▶ [Task requirements] Although the entries hold pictures, only their words are printed back, exactly as given.

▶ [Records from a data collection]
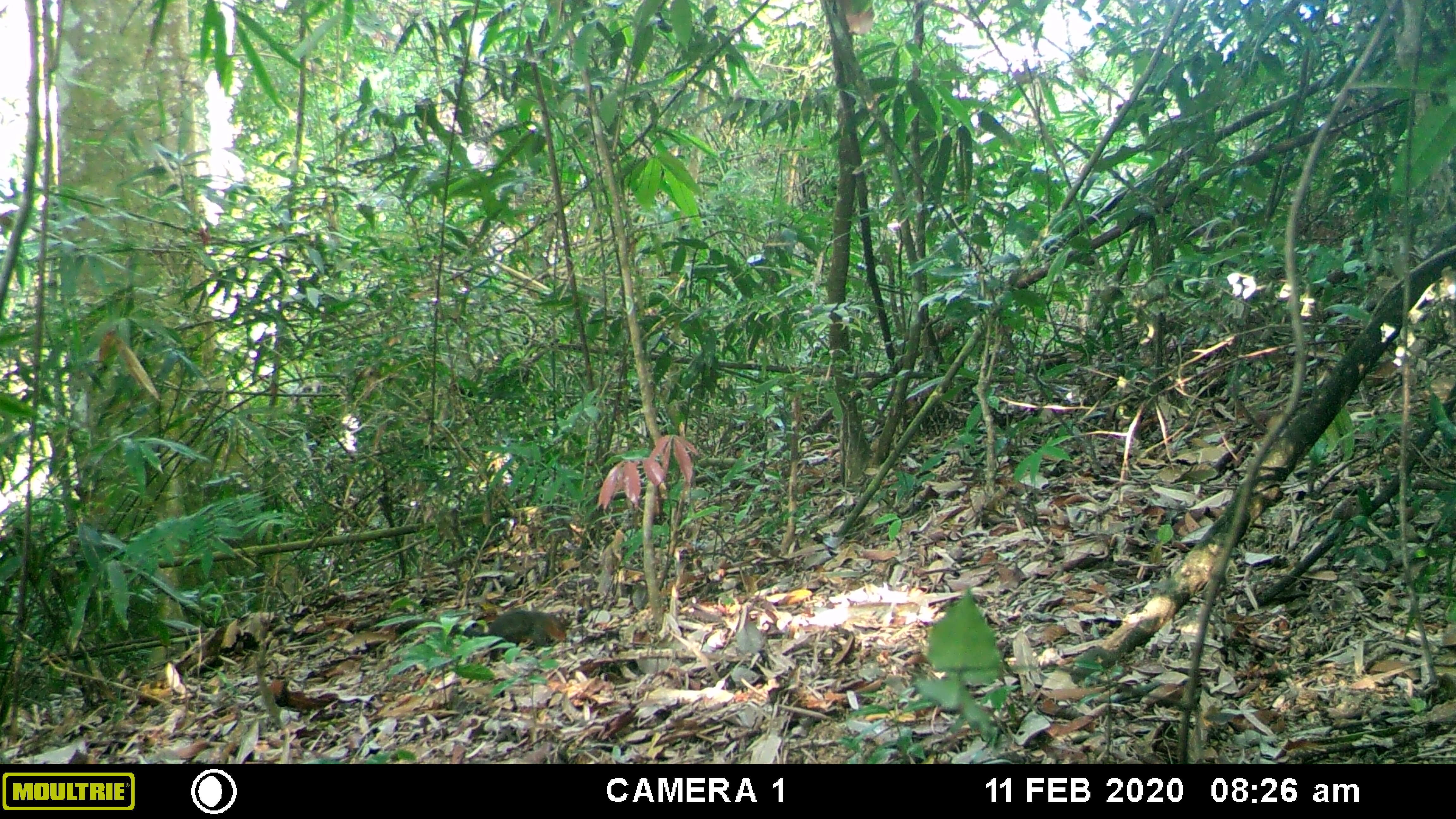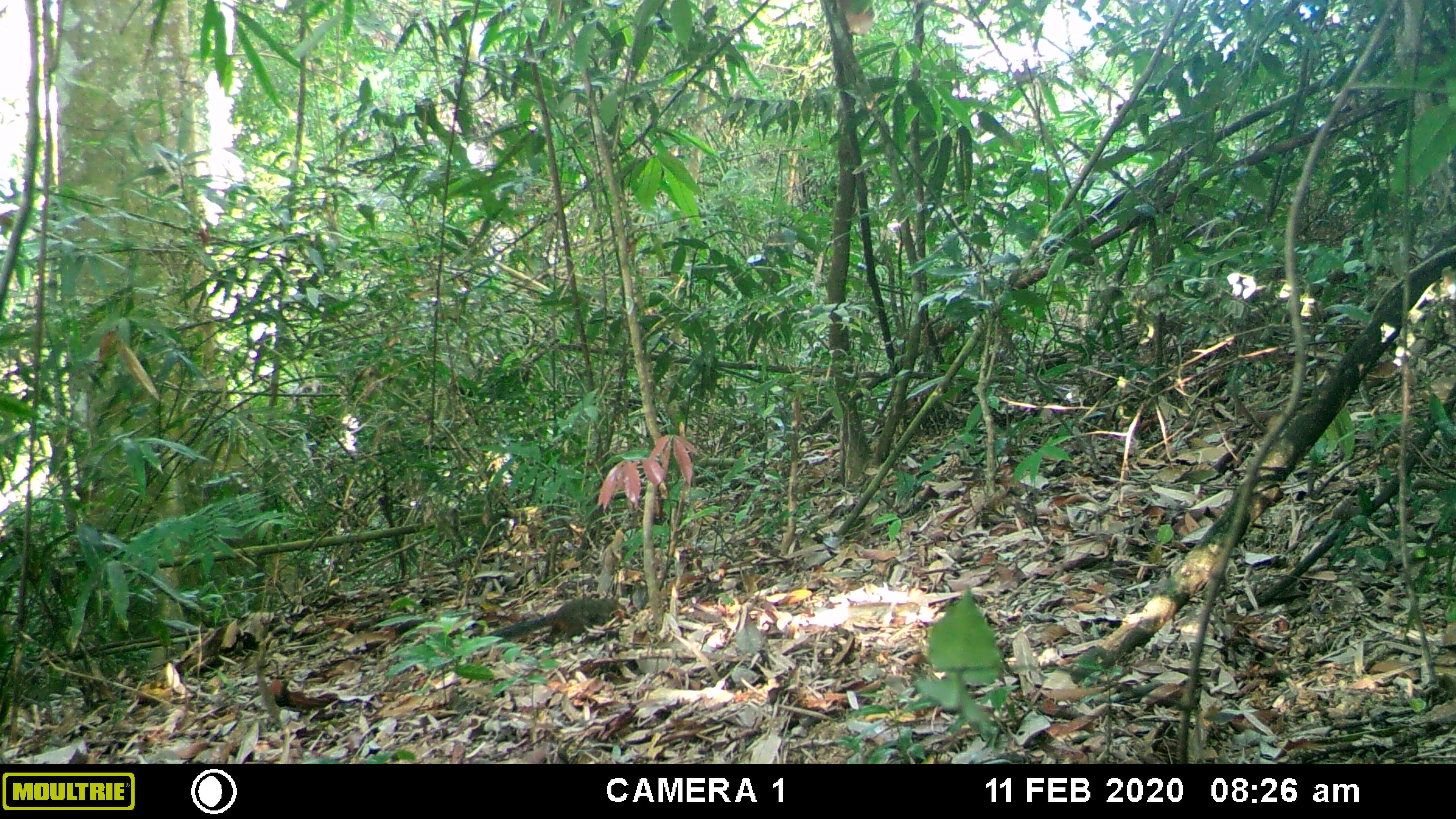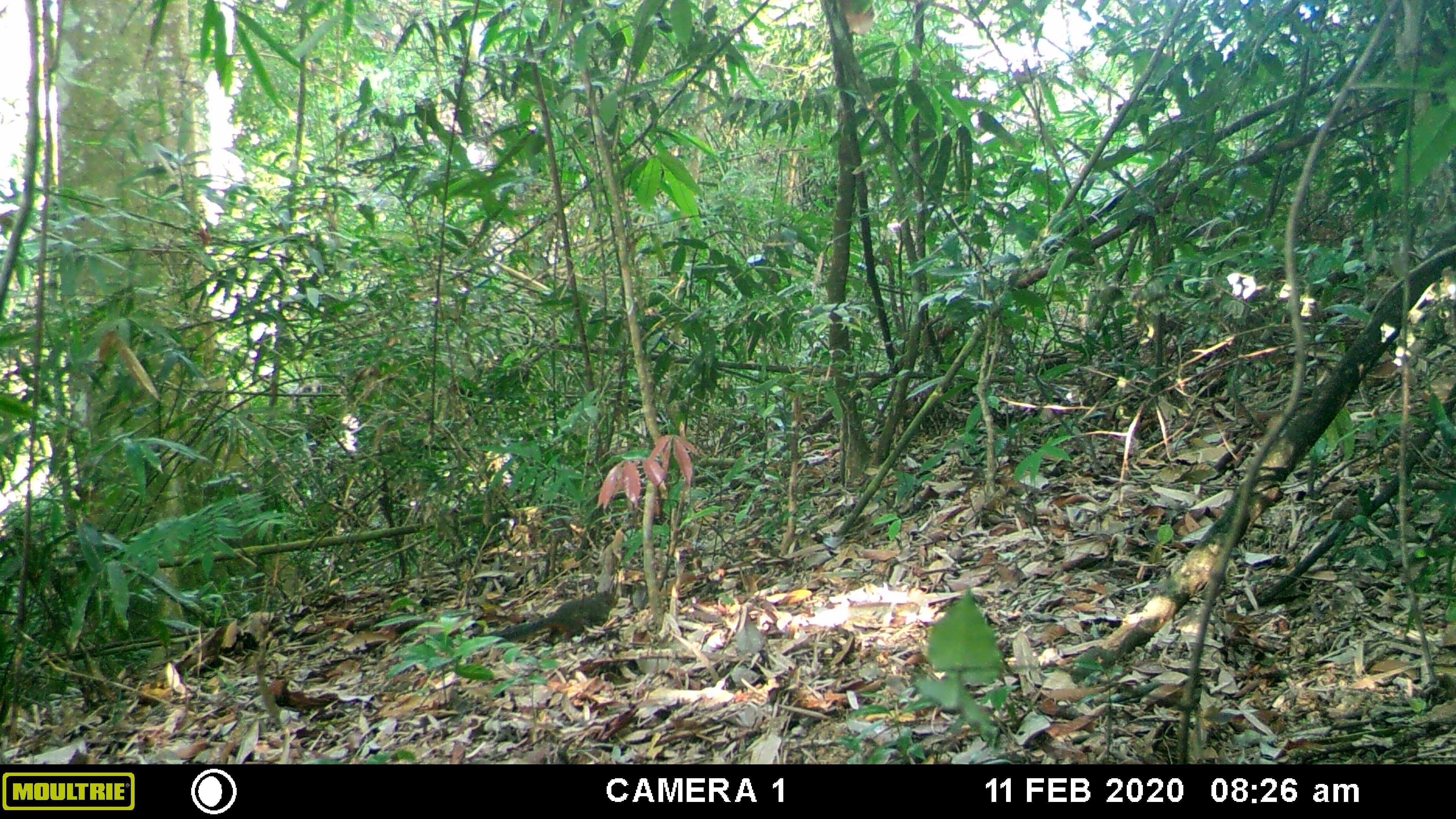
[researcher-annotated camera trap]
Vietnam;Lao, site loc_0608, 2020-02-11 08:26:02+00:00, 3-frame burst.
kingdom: Animalia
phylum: Chordata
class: Mammalia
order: Rodentia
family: Sciuridae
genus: Dremomys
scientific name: Dremomys rufigenis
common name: red-cheeked squirrel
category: red cheeked squirrel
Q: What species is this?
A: Red cheeked squirrel (red-cheeked squirrel) (Dremomys rufigenis).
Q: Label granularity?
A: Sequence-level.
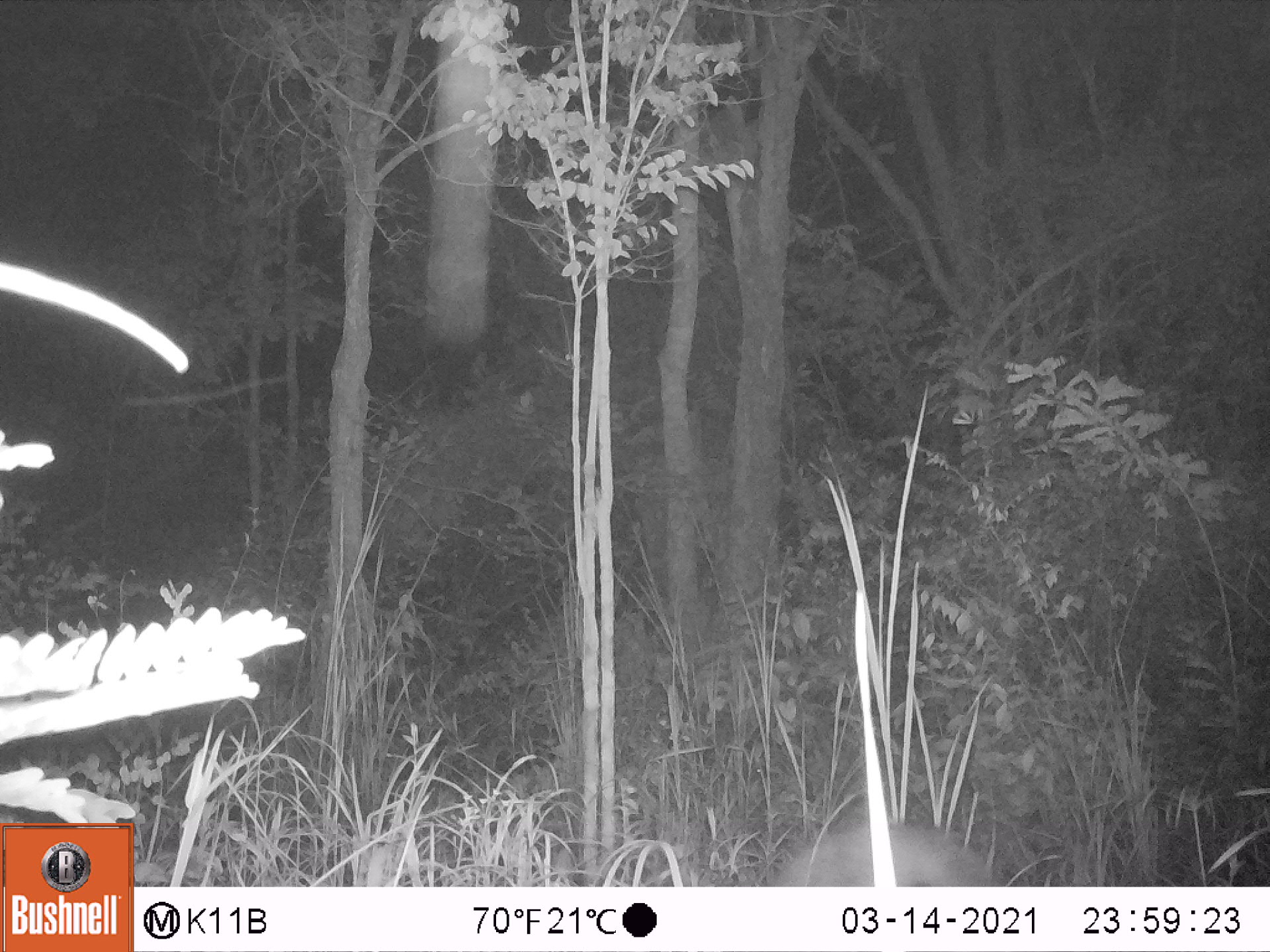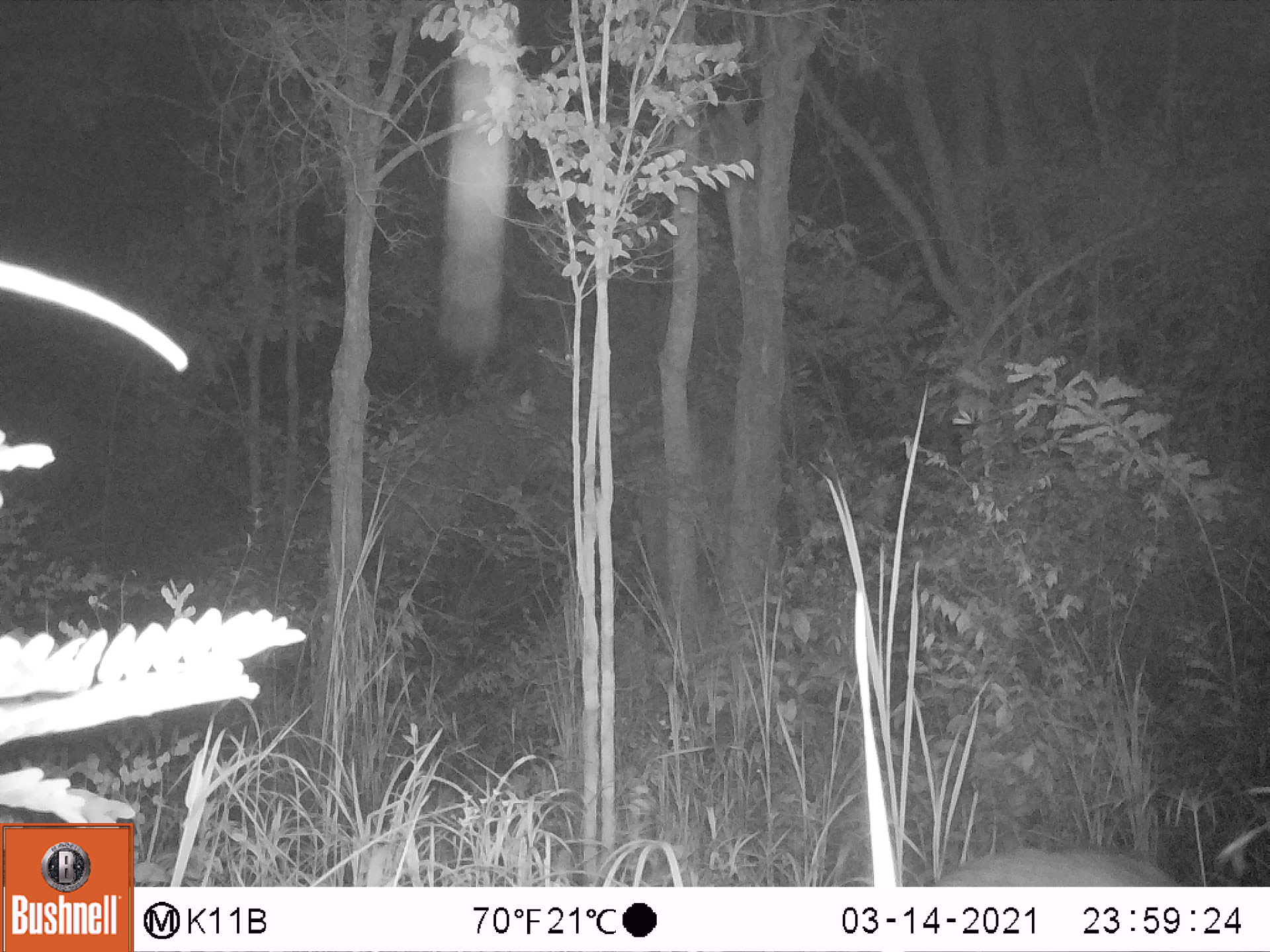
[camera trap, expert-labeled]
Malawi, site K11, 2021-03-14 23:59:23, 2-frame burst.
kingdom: Animalia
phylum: Chordata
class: Mammalia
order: Artiodactyla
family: Suidae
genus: Potamochoerus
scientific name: Potamochoerus larvatus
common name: bushpig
Bushpig (Potamochoerus larvatus), count 1.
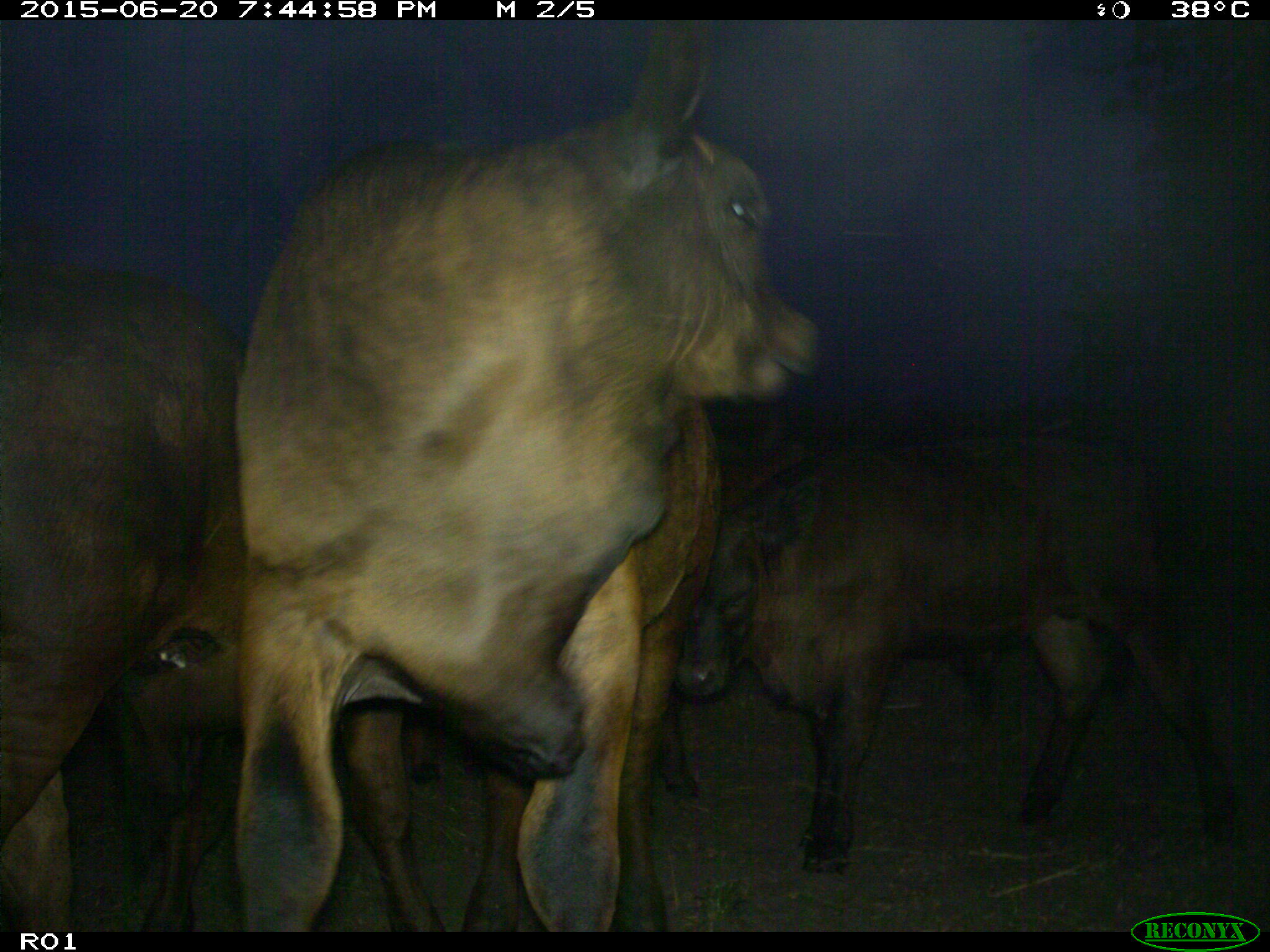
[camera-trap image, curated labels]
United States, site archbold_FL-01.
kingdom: Animalia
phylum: Chordata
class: Mammalia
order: Artiodactyla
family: Bovidae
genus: Bos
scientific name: Bos taurus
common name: domestic cow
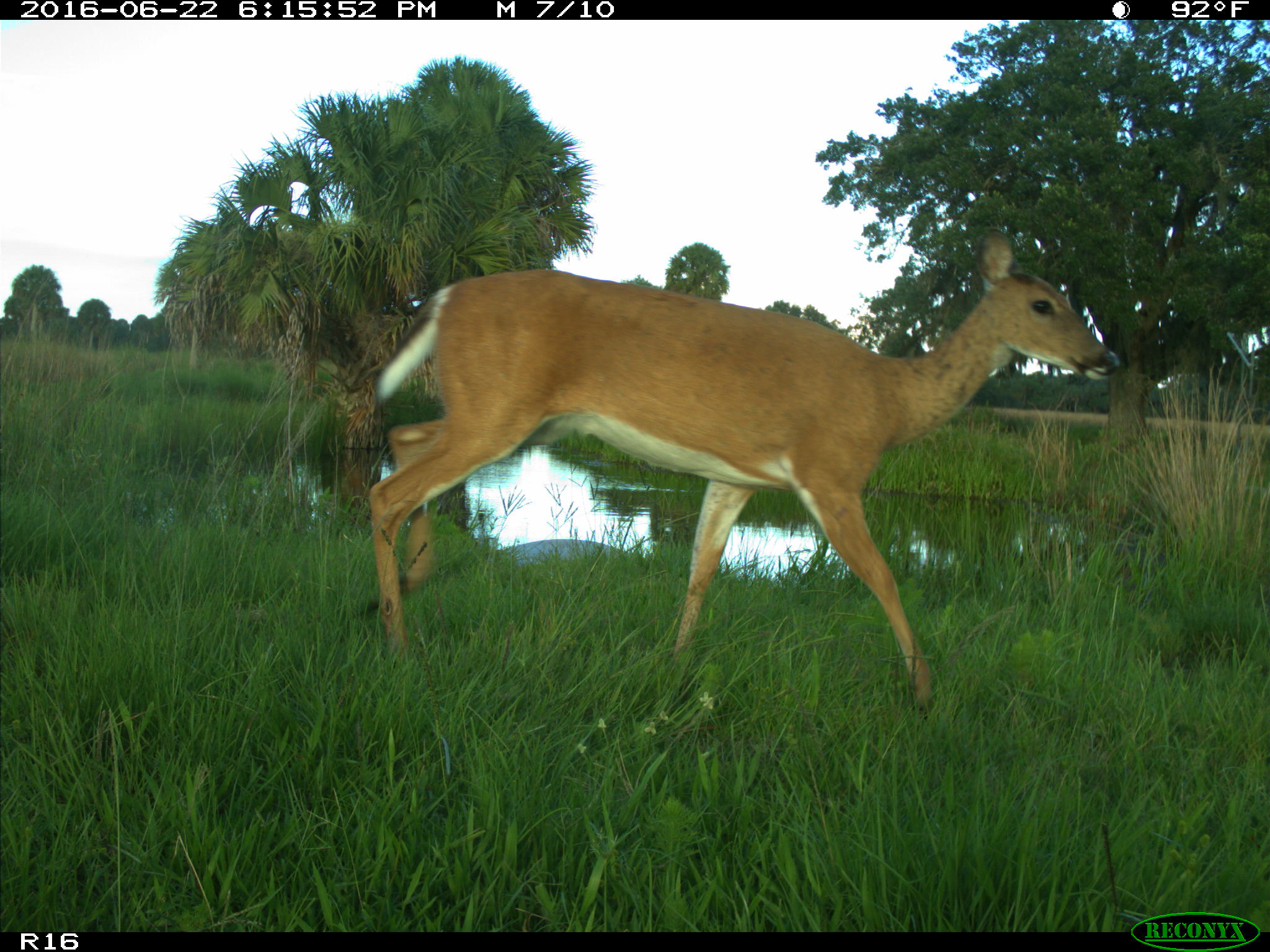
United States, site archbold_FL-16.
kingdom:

▶ [Task response]
[researcher-annotated camera trap]
Vietnam;Lao, site loc_0608, 2020-02-11 08:26:02+00:00, 3-frame burst.
kingdom: Animalia
phylum: Chordata
class: Mammalia
order: Rodentia
family: Sciuridae
genus: Dremomys
scientific name: Dremomys rufigenis
common name: red-cheeked squirrel
category: red cheeked squirrel
Q: What species is this?
A: Red cheeked squirrel (red-cheeked squirrel) (Dremomys rufigenis).
Q: Label granularity?
A: Sequence-level.
[camera trap, expert-labeled]
Malawi, site K11, 2021-03-14 23:59:23, 2-frame burst.
kingdom: Animalia
phylum: Chordata
class: Mammalia
order: Artiodactyla
family: Suidae
genus: Potamochoerus
scientific name: Potamochoerus larvatus
common name: bushpig
Bushpig (Potamochoerus larvatus), count 1.
[camera-trap image, curated labels]
United States, site archbold_FL-01.
kingdom: Animalia
phylum: Chordata
class: Mammalia
order: Artiodactyla
family: Bovidae
genus: Bos
scientific name: Bos taurus
common name: domestic cow
United States, site archbold_FL-16.
kingdom:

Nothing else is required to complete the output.